▸ **Work required**
Return each line of the records that contains the word "large".

▸ **Records to use**
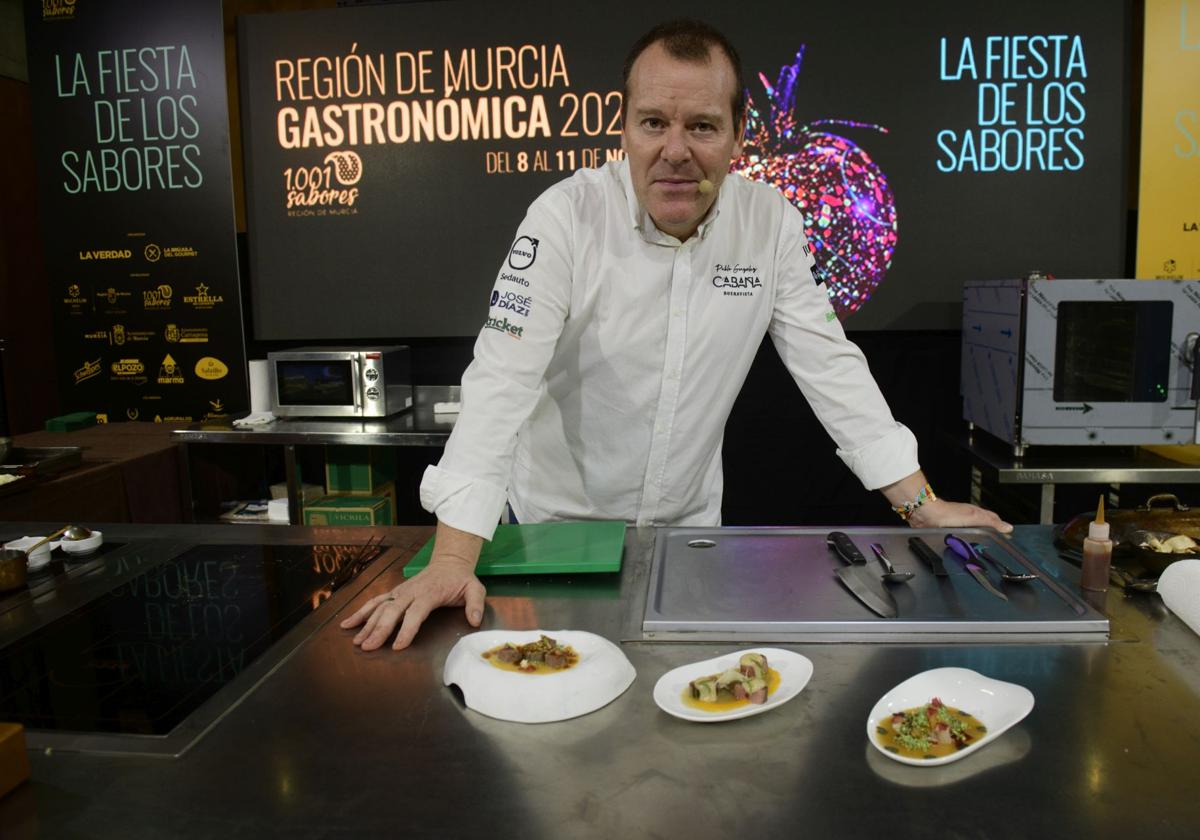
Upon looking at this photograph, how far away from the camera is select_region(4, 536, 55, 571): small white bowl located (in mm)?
1533

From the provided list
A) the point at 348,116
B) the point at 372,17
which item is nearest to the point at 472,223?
the point at 348,116

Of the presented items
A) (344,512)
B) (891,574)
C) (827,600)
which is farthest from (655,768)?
(344,512)

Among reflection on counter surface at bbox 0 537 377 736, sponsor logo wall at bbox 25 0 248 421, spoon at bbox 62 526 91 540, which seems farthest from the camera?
sponsor logo wall at bbox 25 0 248 421

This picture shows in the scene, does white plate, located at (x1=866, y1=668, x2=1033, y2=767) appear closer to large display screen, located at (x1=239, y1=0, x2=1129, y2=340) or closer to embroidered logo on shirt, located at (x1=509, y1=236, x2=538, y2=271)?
embroidered logo on shirt, located at (x1=509, y1=236, x2=538, y2=271)

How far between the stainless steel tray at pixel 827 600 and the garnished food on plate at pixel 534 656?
148 mm

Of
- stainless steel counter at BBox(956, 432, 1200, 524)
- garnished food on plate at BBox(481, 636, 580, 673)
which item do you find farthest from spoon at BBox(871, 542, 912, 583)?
stainless steel counter at BBox(956, 432, 1200, 524)

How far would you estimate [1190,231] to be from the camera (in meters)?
3.38

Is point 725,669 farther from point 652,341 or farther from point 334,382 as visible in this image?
point 334,382

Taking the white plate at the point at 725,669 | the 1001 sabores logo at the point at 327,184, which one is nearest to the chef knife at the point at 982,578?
the white plate at the point at 725,669

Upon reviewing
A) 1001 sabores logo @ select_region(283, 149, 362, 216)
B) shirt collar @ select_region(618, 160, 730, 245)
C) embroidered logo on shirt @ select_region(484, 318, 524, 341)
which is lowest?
embroidered logo on shirt @ select_region(484, 318, 524, 341)

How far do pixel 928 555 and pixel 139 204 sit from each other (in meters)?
3.85

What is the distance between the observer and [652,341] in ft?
5.99

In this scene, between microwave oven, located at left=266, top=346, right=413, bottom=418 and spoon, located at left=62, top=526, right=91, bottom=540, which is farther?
microwave oven, located at left=266, top=346, right=413, bottom=418

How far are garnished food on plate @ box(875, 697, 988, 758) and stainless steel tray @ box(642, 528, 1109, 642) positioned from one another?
200 millimetres
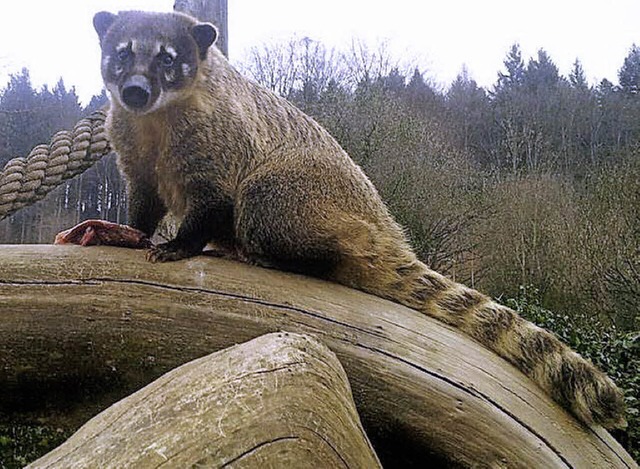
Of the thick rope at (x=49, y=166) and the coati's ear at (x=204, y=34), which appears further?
the thick rope at (x=49, y=166)

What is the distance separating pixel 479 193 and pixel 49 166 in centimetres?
1816

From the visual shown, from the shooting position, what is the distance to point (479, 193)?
21.0 meters

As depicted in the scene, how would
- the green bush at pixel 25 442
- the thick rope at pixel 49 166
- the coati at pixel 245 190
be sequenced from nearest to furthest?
the coati at pixel 245 190 < the green bush at pixel 25 442 < the thick rope at pixel 49 166

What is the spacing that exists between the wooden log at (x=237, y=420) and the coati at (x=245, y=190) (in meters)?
1.14

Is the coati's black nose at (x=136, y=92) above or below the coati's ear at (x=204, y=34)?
below

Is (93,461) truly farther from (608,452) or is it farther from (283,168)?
(608,452)

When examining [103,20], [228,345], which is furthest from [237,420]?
[103,20]

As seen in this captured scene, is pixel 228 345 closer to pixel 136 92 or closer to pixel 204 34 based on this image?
pixel 136 92

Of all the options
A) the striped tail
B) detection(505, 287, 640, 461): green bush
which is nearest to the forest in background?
detection(505, 287, 640, 461): green bush

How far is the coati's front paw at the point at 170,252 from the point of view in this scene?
10.4 ft

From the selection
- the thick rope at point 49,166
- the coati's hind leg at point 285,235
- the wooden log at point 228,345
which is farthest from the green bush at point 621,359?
the thick rope at point 49,166

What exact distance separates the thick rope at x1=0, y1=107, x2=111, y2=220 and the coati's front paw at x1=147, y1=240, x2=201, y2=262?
1219mm

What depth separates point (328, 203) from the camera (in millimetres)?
3416

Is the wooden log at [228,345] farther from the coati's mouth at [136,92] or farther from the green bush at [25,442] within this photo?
the coati's mouth at [136,92]
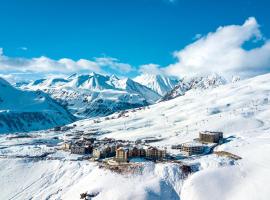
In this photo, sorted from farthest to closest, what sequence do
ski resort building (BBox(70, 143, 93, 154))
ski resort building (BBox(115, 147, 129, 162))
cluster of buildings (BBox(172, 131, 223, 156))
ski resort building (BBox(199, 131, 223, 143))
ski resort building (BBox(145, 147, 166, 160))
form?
ski resort building (BBox(199, 131, 223, 143))
ski resort building (BBox(70, 143, 93, 154))
cluster of buildings (BBox(172, 131, 223, 156))
ski resort building (BBox(145, 147, 166, 160))
ski resort building (BBox(115, 147, 129, 162))

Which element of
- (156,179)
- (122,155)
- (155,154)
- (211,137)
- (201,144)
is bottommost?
(156,179)

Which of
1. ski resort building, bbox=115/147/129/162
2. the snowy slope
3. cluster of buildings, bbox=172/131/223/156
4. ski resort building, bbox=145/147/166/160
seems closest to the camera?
the snowy slope

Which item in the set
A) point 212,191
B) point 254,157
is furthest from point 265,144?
point 212,191

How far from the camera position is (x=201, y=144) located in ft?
431

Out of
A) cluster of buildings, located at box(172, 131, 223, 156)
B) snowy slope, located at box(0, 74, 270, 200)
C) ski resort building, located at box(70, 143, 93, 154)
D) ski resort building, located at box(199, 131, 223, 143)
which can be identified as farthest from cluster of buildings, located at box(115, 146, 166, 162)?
ski resort building, located at box(199, 131, 223, 143)

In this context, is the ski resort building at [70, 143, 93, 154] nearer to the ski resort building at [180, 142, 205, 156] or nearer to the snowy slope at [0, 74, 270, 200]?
the snowy slope at [0, 74, 270, 200]

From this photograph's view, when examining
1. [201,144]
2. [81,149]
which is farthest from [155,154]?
[81,149]

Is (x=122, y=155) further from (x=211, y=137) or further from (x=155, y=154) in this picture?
(x=211, y=137)

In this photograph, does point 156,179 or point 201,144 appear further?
point 201,144

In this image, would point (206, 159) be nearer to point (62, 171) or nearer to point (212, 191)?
point (212, 191)

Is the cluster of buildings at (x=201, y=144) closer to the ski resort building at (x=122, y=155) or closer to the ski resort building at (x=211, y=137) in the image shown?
the ski resort building at (x=211, y=137)

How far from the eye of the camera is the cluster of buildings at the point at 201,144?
124 m

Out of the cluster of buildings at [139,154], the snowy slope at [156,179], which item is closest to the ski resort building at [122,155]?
Answer: the cluster of buildings at [139,154]

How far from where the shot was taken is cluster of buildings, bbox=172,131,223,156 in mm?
123812
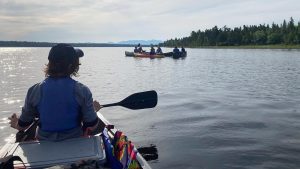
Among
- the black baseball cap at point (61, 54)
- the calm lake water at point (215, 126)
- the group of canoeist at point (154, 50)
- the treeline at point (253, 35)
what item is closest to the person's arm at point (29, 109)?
the black baseball cap at point (61, 54)

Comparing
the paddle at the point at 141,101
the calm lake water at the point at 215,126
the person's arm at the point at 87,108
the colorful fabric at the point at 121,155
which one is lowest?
the calm lake water at the point at 215,126

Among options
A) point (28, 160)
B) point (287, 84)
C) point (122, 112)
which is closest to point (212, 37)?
point (287, 84)

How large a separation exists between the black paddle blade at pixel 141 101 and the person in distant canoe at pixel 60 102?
10.1 ft

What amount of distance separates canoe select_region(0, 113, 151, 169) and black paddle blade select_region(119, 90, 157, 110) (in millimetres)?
3151

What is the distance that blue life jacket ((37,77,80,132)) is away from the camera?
17.7ft

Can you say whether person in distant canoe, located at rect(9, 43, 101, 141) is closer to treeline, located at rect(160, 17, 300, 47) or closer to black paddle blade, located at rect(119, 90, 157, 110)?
black paddle blade, located at rect(119, 90, 157, 110)

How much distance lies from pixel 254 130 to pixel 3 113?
37.6 ft

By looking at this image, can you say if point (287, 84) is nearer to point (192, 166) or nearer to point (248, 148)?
point (248, 148)

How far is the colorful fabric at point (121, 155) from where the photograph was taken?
5260mm

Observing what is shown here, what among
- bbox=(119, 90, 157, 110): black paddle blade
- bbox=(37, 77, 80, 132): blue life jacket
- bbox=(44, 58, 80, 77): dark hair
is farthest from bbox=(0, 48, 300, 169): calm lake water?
bbox=(44, 58, 80, 77): dark hair

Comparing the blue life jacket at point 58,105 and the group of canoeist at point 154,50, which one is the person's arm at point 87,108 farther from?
the group of canoeist at point 154,50

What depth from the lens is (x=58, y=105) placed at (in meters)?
5.43

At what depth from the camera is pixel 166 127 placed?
13.5 metres

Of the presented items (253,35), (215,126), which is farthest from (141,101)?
(253,35)
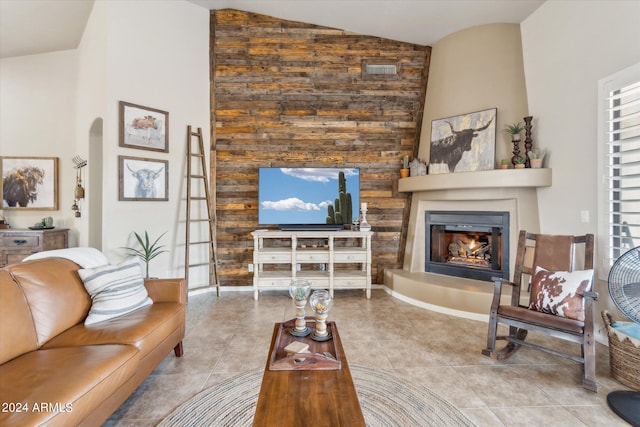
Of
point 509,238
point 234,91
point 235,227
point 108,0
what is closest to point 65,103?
point 108,0

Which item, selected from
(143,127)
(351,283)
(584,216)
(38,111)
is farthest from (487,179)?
(38,111)

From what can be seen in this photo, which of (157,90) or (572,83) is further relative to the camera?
(157,90)

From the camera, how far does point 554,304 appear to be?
2332 mm

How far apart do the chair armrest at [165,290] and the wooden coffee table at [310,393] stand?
1.17 meters

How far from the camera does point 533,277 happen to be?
2.60m

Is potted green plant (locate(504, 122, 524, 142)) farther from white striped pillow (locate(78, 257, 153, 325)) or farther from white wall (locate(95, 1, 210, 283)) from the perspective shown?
white striped pillow (locate(78, 257, 153, 325))

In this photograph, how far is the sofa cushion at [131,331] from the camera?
5.77 ft

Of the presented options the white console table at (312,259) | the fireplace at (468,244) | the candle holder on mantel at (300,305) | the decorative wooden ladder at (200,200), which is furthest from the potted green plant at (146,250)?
the fireplace at (468,244)

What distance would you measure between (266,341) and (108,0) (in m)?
4.12

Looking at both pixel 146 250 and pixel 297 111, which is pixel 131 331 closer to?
pixel 146 250

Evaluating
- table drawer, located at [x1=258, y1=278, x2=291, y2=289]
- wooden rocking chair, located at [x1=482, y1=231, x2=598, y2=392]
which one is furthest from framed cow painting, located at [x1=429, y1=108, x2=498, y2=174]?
table drawer, located at [x1=258, y1=278, x2=291, y2=289]

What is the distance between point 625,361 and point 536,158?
6.63 feet

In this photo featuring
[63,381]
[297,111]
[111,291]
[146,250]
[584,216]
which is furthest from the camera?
[297,111]

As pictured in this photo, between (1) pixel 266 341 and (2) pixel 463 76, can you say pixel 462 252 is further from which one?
(1) pixel 266 341
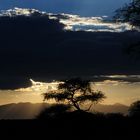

▸ **Right answer**
This picture shows in the scene, does white plate, located at (x1=866, y1=668, x2=1033, y2=767) appear closer to large display screen, located at (x1=239, y1=0, x2=1129, y2=340) or closer to embroidered logo on shirt, located at (x1=509, y1=236, x2=538, y2=271)?
How large a separation exists between the black paddle blade at pixel 141 101 and the person in distant canoe at pixel 60 102?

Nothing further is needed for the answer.